▶ **What to produce**
Set down the passage in the text on Ford's wearables lab from "Ford connects wearables" to "the vehicle ahead.", word for word.

Ford connects wearables to driver assistance

By eeNews Europe



Ford’s new Automotive Wearables Experience lab at the company headquarters in Dearborn, Michigan, is part of the carmaker’s research and innovation centre. Here, scientists and engineers collaborate on integrating wearable electronic devices into vehicles. Among others they investigate how driver assistant systems can deal with critical health information provided by wearable sensors. For instance, a lane-keeping assist could react more sensitive on deviations from the correct trajectory if the driver’s smart watch discloses that the driver had little sleep during the past night. Another example: In the case the driver’s pulse is accelerating in dense traffic and a wearable sensor notices this, systems like adaptive cruise control could automatically keep a bigger distance to the vehicle ahead.

▶ **Recorded data**

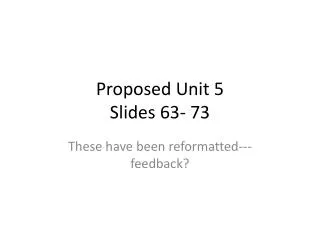 Proposed Unit 5 Slides 63- 73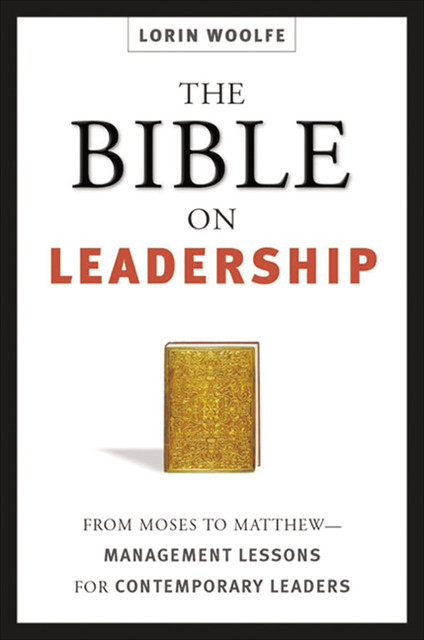 The Bible on Leadership, Lorin Woolfe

▶ **Solution**
Ford connects wearables to driver assistance

By eeNews Europe



Ford’s new Automotive Wearables Experience lab at the company headquarters in Dearborn, Michigan, is part of the carmaker’s research and innovation centre. Here, scientists and engineers collaborate on integrating wearable electronic devices into vehicles. Among others they investigate how driver assistant systems can deal with critical health information provided by wearable sensors. For instance, a lane-keeping assist could react more sensitive on deviations from the correct trajectory if the driver’s smart watch discloses that the driver had little sleep during the past night. Another example: In the case the driver’s pulse is accelerating in dense traffic and a wearable sensor notices this, systems like adaptive cruise control could automatically keep a bigger distance to the vehicle ahead.